As shown, a load 61 and an electronic control unit (ECU) 62 are connected to an automobile battery 60. The load 61 is connected to a body ground 63. The body ground 63 is connected to the battery 60 via various wiring resistors, for example, a fastening bolt contact resistor 64, a harness resistor 65, a fastening bolt contact resistor 66, a shunt resistor 67 for detecting a battery current, and a battery post contact resistor 68.
A differential amplification circuit 69 for detecting a battery current is connected to the terminals of the shunt resistor 67, and a differential amplification circuit 70 for detecting a battery voltage is connected to the terminals of the battery 60. The ECU 62 directly or indirectly monitors the battery current and battery voltage using the outputs of the differential amplification circuits 69 and 70. Moreover, the grounds of the differential amplification circuits 69 and 70, or more particularly, the grounds of operational amplifiers included in the differential amplification circuits 69 and 70 respectively are connected to the body ground 63 that is used in common with the ECU 62 and load 61.
However, as shown in FIG. 24, between the body ground 63 and battery 60, the wiring resistors including the fastening bolt contact resistor 64 exists in addition to the shunt resistor 67. Consequently, when a discharge current flows from the body ground 63 to the shunt resistor 67, a voltage drop of several volts occurs in the range from the body ground 63 to the shunt resistor 67 due to the fastening bolt contact resistor 64 and others. In contrast, a potential difference across the terminals of the shunt resistor 67 which is handled as a current detection signal is 100 mV or less.

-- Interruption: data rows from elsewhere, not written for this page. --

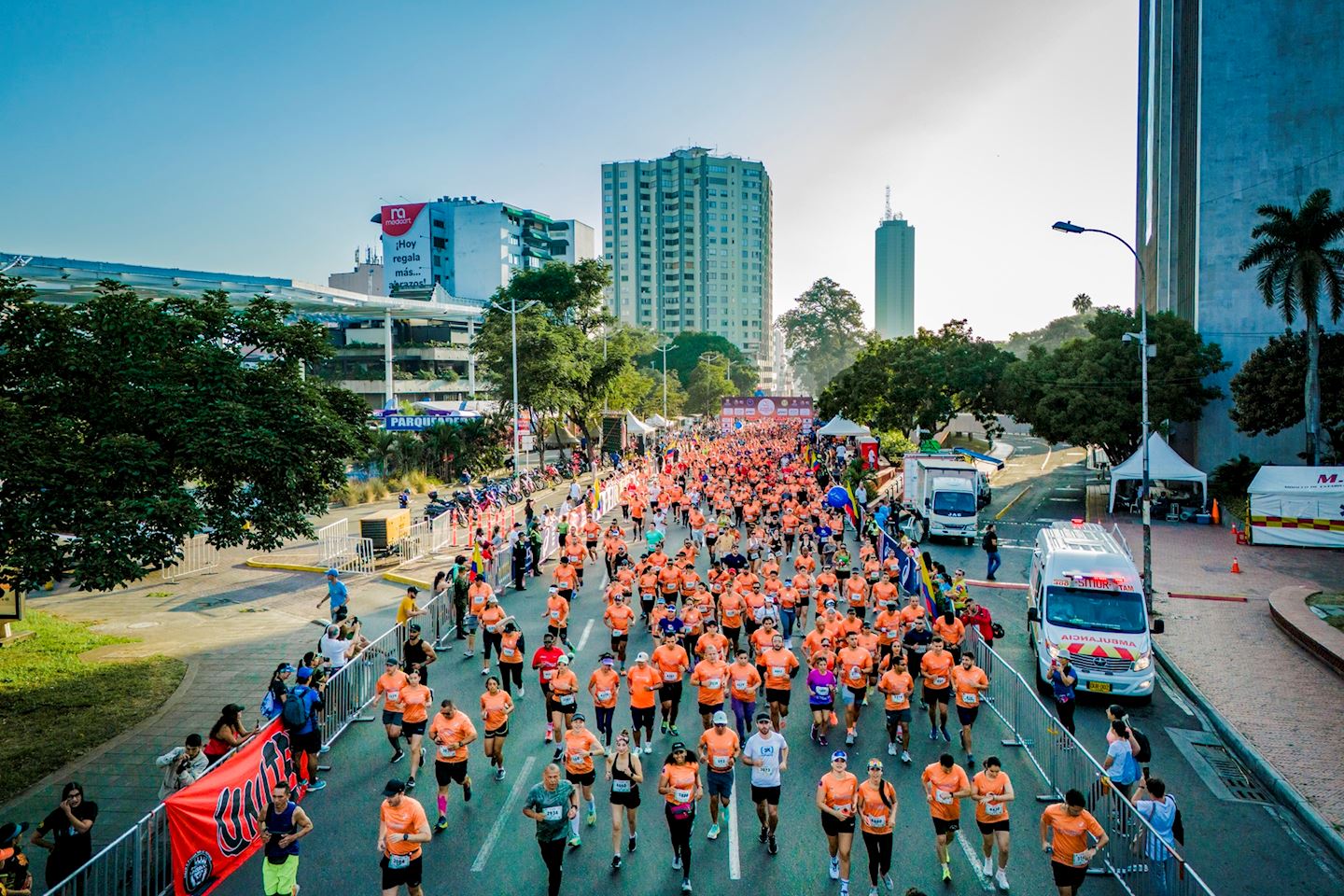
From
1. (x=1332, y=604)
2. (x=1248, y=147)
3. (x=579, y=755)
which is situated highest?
(x=1248, y=147)

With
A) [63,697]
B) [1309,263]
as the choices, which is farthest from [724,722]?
[1309,263]

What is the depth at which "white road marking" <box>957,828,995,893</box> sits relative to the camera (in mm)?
7764

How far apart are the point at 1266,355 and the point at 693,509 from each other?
24736mm

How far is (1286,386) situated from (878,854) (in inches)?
1308

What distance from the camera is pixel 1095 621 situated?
42.5 ft

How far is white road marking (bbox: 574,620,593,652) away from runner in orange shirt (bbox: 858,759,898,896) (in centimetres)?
805

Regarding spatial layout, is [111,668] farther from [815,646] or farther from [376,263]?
[376,263]

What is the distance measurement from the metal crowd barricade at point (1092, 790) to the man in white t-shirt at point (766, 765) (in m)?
3.05

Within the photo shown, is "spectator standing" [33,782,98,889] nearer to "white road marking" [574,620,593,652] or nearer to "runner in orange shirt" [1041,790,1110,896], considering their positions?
"runner in orange shirt" [1041,790,1110,896]

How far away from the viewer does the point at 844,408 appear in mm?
59625

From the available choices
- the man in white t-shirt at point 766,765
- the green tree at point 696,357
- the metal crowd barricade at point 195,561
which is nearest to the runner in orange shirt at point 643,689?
the man in white t-shirt at point 766,765

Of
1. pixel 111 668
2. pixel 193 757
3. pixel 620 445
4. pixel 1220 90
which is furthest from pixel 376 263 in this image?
pixel 193 757

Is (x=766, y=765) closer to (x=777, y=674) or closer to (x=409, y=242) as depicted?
(x=777, y=674)

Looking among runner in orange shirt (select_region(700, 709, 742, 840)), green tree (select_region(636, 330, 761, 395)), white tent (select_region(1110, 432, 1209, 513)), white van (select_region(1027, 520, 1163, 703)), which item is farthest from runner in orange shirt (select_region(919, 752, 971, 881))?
green tree (select_region(636, 330, 761, 395))
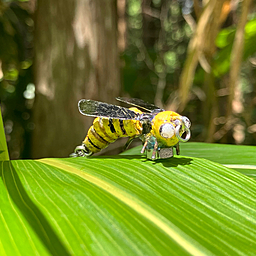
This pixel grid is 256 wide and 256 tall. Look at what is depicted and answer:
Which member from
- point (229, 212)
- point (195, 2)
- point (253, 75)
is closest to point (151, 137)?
point (229, 212)

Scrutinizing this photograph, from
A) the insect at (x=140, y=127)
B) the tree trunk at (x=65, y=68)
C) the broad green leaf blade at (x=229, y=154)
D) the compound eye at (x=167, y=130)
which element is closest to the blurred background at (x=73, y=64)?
Result: the tree trunk at (x=65, y=68)

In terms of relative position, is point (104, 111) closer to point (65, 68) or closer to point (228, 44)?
point (65, 68)

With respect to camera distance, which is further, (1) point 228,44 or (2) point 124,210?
(1) point 228,44

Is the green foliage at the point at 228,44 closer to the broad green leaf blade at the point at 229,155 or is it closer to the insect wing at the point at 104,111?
the broad green leaf blade at the point at 229,155

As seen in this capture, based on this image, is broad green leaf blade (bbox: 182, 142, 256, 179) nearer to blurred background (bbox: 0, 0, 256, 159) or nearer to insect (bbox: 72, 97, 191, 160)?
insect (bbox: 72, 97, 191, 160)

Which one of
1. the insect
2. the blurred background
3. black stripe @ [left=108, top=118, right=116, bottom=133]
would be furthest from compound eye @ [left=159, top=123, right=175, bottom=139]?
the blurred background

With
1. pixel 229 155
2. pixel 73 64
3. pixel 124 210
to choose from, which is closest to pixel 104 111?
pixel 124 210
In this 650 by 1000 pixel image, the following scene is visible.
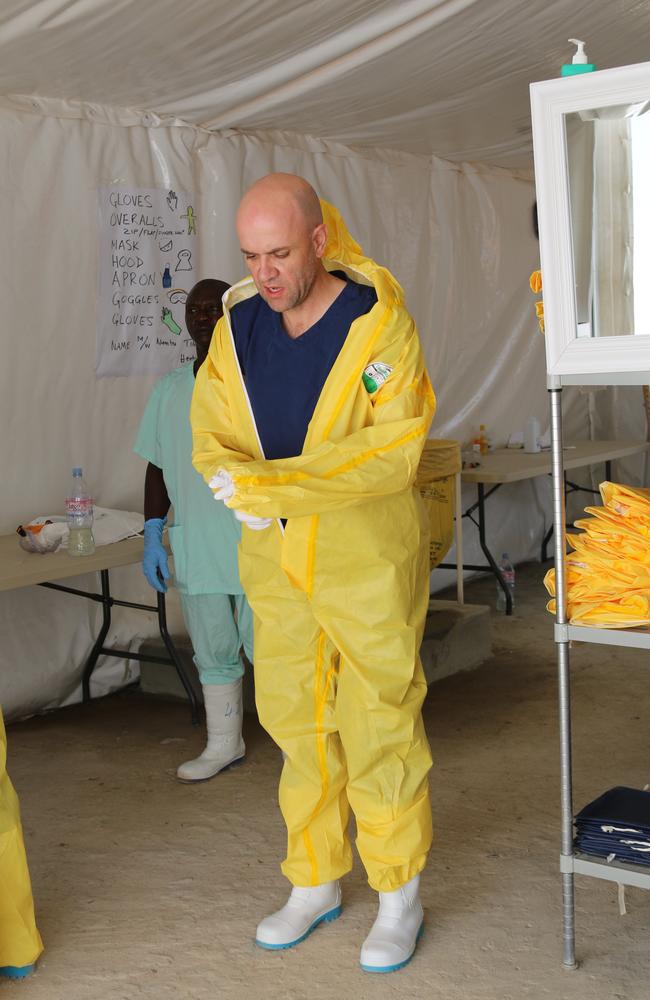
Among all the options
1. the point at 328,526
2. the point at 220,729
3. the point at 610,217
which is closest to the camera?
the point at 610,217

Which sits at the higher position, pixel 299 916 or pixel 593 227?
pixel 593 227

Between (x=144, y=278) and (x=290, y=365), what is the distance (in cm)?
198

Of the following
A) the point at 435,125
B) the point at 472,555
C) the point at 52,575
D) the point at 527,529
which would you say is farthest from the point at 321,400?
the point at 527,529

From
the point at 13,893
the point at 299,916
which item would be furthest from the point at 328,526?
the point at 13,893

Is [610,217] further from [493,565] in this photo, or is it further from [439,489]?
[493,565]

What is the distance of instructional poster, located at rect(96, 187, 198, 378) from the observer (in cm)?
397

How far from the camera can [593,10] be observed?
3320 mm

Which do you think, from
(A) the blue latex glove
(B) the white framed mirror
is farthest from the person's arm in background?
(B) the white framed mirror

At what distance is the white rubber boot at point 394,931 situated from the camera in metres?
2.22

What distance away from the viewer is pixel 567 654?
6.95ft

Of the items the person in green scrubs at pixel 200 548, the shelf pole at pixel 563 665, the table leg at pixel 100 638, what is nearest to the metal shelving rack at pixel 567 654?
the shelf pole at pixel 563 665

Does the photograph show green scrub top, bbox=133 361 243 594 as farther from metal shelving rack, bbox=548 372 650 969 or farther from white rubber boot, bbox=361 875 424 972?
metal shelving rack, bbox=548 372 650 969

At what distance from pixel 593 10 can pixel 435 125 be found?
138 cm

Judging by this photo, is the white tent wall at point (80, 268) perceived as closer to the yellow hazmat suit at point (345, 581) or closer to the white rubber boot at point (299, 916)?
the yellow hazmat suit at point (345, 581)
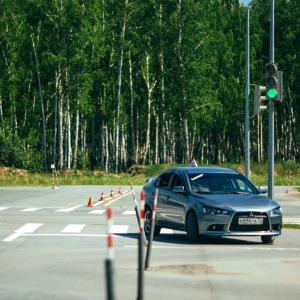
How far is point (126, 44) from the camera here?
80500 mm

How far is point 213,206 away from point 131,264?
14.2 ft

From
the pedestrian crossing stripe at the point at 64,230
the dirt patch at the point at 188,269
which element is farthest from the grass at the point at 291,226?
the dirt patch at the point at 188,269

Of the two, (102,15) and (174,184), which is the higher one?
(102,15)

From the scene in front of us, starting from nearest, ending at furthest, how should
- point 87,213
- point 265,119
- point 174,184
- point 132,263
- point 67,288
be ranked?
point 67,288 → point 132,263 → point 174,184 → point 87,213 → point 265,119

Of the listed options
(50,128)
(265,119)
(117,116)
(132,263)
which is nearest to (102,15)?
(117,116)

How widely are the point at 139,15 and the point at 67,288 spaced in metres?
71.8

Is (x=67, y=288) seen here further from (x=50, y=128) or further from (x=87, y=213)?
(x=50, y=128)

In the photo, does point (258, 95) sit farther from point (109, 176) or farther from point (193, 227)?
point (109, 176)

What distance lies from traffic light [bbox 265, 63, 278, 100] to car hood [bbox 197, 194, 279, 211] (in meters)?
5.35

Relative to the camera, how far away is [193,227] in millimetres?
21203

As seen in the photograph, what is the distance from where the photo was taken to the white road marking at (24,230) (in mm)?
22067

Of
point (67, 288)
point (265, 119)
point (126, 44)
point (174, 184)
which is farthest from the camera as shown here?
point (265, 119)

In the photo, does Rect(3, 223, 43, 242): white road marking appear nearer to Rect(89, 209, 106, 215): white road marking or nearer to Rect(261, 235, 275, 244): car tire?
Rect(261, 235, 275, 244): car tire

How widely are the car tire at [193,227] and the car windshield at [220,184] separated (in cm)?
74
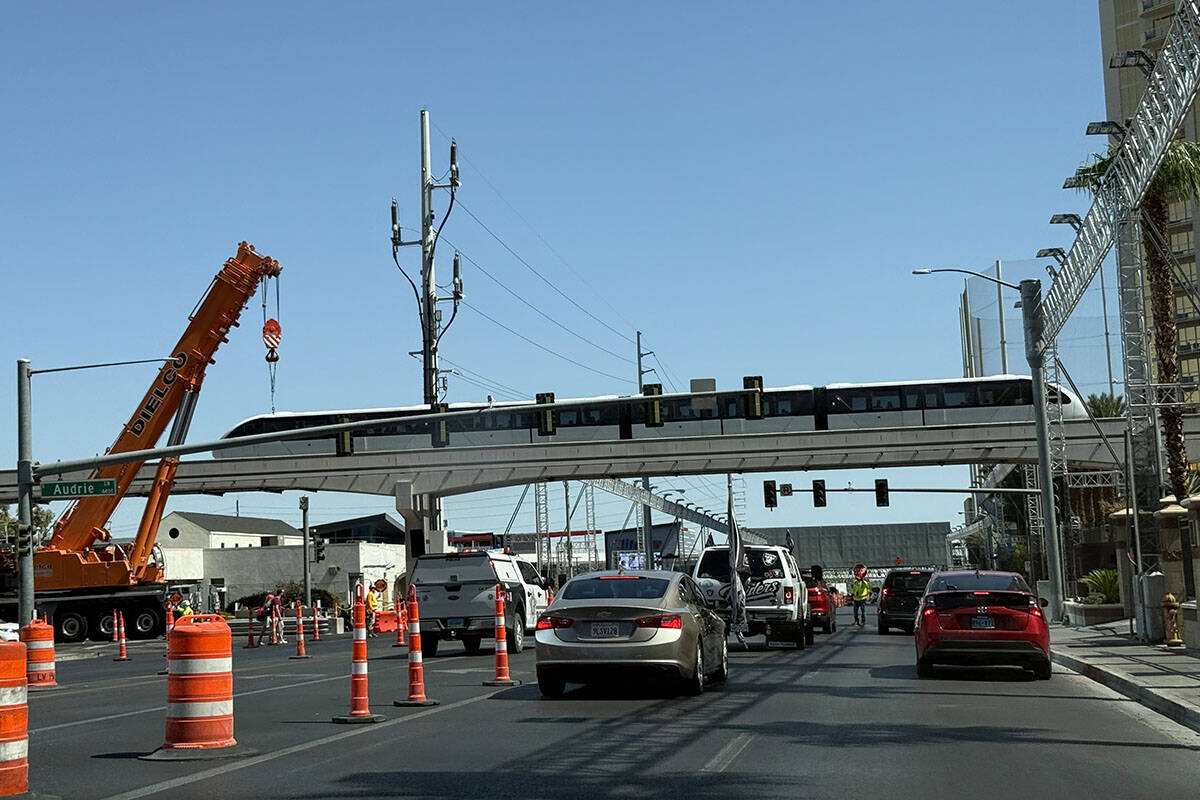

Namely, the potential at the terminal of the shunt resistor 67 on the side of the body ground 63 is ideally identical to the ground potential at the body ground 63. In reality, since the wiring resistors including the fastening bolt contact resistor 64 cannot be ignored, the potentials at the terminals of the shunt resistor 67 largely vary because of the wiring resistors.
On the other hand, the resistance values of the resistors in the differential amplification circuit 69 vary with respect to design values due to factors such as the precision of a manufacturing apparatus during manufacture of the differential amplification circuit 69. An offset voltage derived from the variance in resistances therefore occurs in the differential amplification circuit 69.
Consequently, when the differential amplification circuit 69 is incorporated in a system shown in FIG. 24, the overall potential at the shunt resistor 67 fluctuates due to the adverse effect of the wiring resistors. Accordingly, the offset voltage of the differential amplification circuit 69 fluctuates. In other words, a potential-dependent error derived from the variance in resistances in the differential amplification circuit 69 occurs in the differential amplification circuit 69. The error causes degradation in the precision of the differential amplification circuit 69. The same applies to the differential amplification circuit 70 for detecting a battery voltage.